With Theresa May installed as prime minister, investor confidence in the pound was lifted and it hit $1.31 halfway through Tuesday after languishing in the high twenties before the news.
Equities markets, particularly the FTSE 100, were also boosted by the decrease in their least favourite thing, uncertainty.
Most of that upside came through yesterday though, and today the FTSE 100 was only a marginal two points up at 6685, while the 250 was up around 100 points at 16,816.
However according to AJ Bell investment director Russ Mould, the boost from May’s appointment might not last long.
“The FTSE 100 is trading at an 11-month high as it welcomes the prospect of a new prime minister and some political stability,” he said.
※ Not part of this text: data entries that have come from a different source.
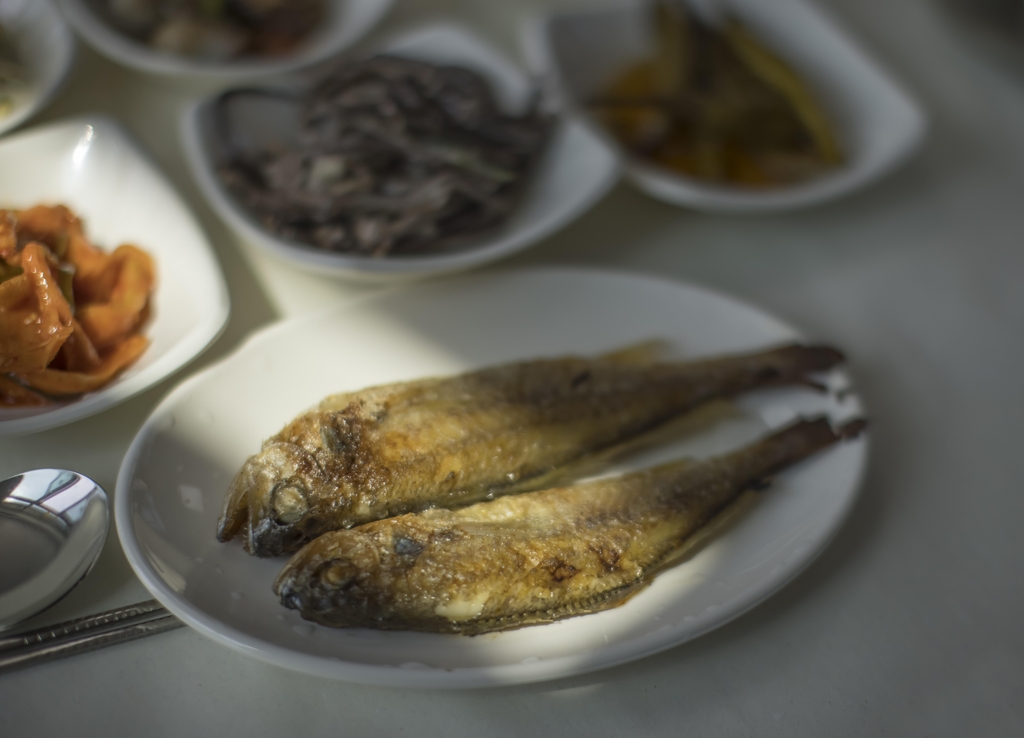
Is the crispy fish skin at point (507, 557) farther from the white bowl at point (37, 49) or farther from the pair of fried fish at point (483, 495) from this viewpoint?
the white bowl at point (37, 49)

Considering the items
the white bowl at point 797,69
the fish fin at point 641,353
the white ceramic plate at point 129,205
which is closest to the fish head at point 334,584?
the white ceramic plate at point 129,205

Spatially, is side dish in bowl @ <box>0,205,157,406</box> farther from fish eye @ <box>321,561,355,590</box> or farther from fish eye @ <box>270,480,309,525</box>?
fish eye @ <box>321,561,355,590</box>

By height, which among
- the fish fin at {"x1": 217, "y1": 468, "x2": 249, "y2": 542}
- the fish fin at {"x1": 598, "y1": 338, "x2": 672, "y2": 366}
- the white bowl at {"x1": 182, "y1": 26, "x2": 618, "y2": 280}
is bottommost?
the fish fin at {"x1": 217, "y1": 468, "x2": 249, "y2": 542}

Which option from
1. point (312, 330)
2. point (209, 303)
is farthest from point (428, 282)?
point (209, 303)

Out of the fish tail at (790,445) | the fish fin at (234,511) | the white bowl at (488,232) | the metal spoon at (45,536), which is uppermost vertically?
the white bowl at (488,232)

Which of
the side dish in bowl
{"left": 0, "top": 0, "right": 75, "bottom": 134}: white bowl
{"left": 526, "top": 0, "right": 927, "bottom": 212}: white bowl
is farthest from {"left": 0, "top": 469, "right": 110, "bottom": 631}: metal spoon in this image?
{"left": 526, "top": 0, "right": 927, "bottom": 212}: white bowl

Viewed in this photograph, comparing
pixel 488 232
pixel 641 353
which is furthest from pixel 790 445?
pixel 488 232

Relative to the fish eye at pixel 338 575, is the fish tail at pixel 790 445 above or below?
above
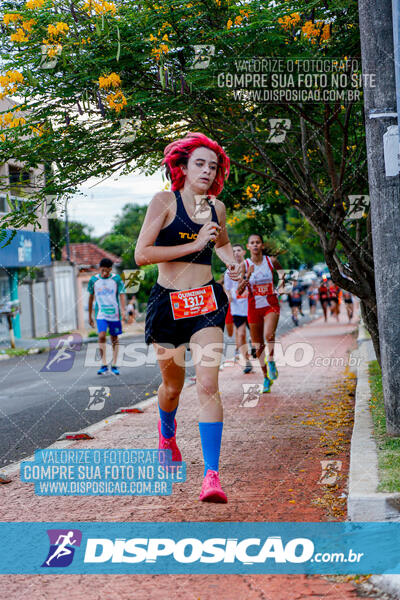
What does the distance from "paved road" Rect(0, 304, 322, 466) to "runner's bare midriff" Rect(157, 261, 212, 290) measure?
7.44ft

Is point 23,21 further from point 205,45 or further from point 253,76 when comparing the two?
point 253,76

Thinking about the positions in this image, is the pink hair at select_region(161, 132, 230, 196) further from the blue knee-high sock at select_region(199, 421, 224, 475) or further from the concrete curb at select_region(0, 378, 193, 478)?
the concrete curb at select_region(0, 378, 193, 478)

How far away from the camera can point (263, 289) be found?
895 cm

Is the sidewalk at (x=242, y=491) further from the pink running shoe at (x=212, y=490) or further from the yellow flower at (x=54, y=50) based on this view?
the yellow flower at (x=54, y=50)

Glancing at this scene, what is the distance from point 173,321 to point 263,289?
448cm

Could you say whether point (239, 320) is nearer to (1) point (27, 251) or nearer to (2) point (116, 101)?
(2) point (116, 101)

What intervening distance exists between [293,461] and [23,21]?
12.5 ft

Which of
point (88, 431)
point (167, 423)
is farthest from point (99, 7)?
point (88, 431)

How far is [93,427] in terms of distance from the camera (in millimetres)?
7031

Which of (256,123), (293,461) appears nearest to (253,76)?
(256,123)

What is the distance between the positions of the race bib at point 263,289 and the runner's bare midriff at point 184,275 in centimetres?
436

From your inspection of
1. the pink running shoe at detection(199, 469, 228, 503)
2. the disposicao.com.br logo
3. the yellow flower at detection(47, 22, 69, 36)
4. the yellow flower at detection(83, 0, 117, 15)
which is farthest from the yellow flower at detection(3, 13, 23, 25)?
the disposicao.com.br logo

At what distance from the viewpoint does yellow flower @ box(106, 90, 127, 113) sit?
5.88 meters

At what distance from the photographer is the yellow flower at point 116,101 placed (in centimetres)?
588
“However, history suggests it takes more than a new incumbent in 10 Downing Street to really get the stock market going. Since the inception of the FTSE All-Share in 1964, three prime ministers have taken office mid-way during a parliament, following the departure of their predecessor – James Callaghan and Gordon Brown for Labour, in 1976 and 2007, and John Major for the Conservatives in 1990.”
“On average, the FTSE All-Share made no progress at all under the trio during their first 12 months in the hot-seat, rising 2.4% over the first three months of the new PM’s tenure, falling 1.5% over six months and coming in flat over a year,” Mould continued.
“However, there is a wide range of performance because all three took over under different circumstances – stagflation under Callaghan, recession under Major and a galloping boom that was about to crash under Brown. This makes it clear that while political stability is welcome, there are many other factors at work when it comes to how the stock market performs.”